WASHINGTON, June 5, 2015 — On May 21, 2015, the U.S. International Trade Commission (“ITC”) voted 6-0 to continue the antidumping duty orders on Citric Acid and Certain Citrate Salts (“CACCS”) from Canada and China and the countervailing duty order on CACCS from China. This determination was made in the first five-year (“sunset”) review of the orders. Specifically, the ITC determined that revoking the antidumping duty and countervailing duty orders would be likely to lead to the continuation or recurrence of material injury within a reasonably foreseeable time. This determination follows a decision by the U.S. Department of Commerce that imports of CACCS from Canada and China would likely be sold at unfair prices, i.e. dumped, if the antidumping orders were revoked, and that imports from China would be unfairly subsidized if the countervailing duty order were revoked. As a result of these determinations, the orders will be in place for at least five more years, or until 2020.
The orders on CACCS from Canada and China were imposed in 2009 based on a petition filed by Archer Daniels Midland; Cargill, Incorporated; and Tate & Lyle Ingredients America. The ITC found that from 2006 to 2008, imports from Canada and China increased significantly and undercut the prices of the U.S. producers. The unfairly low prices of the imports prevented the domestic industry from earning any profits during 2006-2008, even though U.S. demand for citric acid was strong and increasing. In fact, the domestic industry suffered an operating loss of $40 million during 2006-2008. As a result, the ITC determined that the domestic industry was materially injured by reason of imports from Canada and China.
After the orders were imposed, imports from both countries declined, fair pricing levels returned to the U.S. market, and the condition of the domestic industry improved dramatically.

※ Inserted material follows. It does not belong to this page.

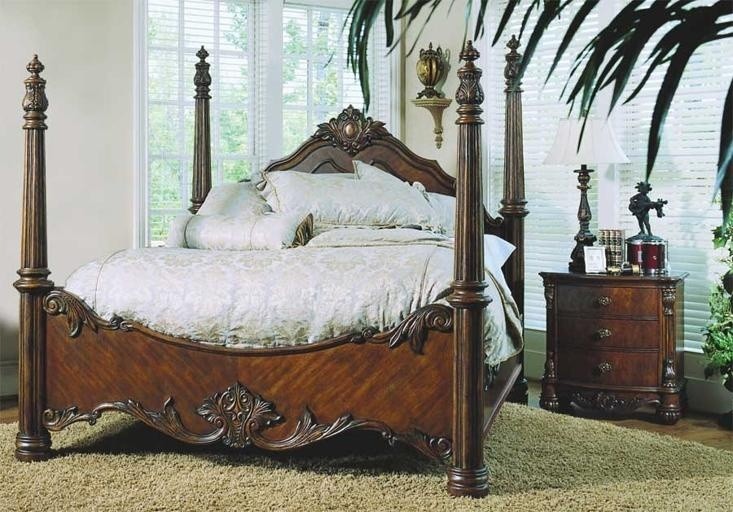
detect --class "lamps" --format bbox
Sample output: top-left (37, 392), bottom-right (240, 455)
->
top-left (413, 40), bottom-right (448, 98)
top-left (542, 114), bottom-right (632, 272)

This allowed U.S. producers to resume the capital investments needed to sustain their operations and to ensure U.S. purchasers of continuing supplies of citric acid made in the United States. In the sunset review, the ITC determined that the injurious state of the industry prior to imposition of the orders would be likely to recur if the orders were revoked.
“We are very appreciative of the hard work of the Commissioners and their staff in gathering and carefully reviewing the extensive evidence in this review,” stated Joe Dorn, a partner at King & Spalding and lead counsel for the domestic industry. “We are pleased that the Commission reached a unanimous, affirmative determination. The evidence was very clear in this case that revocation would lead to increased imports at unfairly low prices. The continuation of the orders should enable the domestic industry to compete with imports from Canada and China under conditions of fair trade and prevent a recurrence of material injury.”
Antidumping duties and countervailing duties are imposed to ensure that foreign producers do not enjoy an unfair price advantage to the detriment of U.S. firms and U.S. workers. U.S. importers must pay antidumping duties to offset any unfair price advantage and countervailing duties to offset the benefits of any government subsidies. These U.S. trade laws are consistent with the rules of the World Trade Organization, which have been agreed to by all 161 members of the WTO.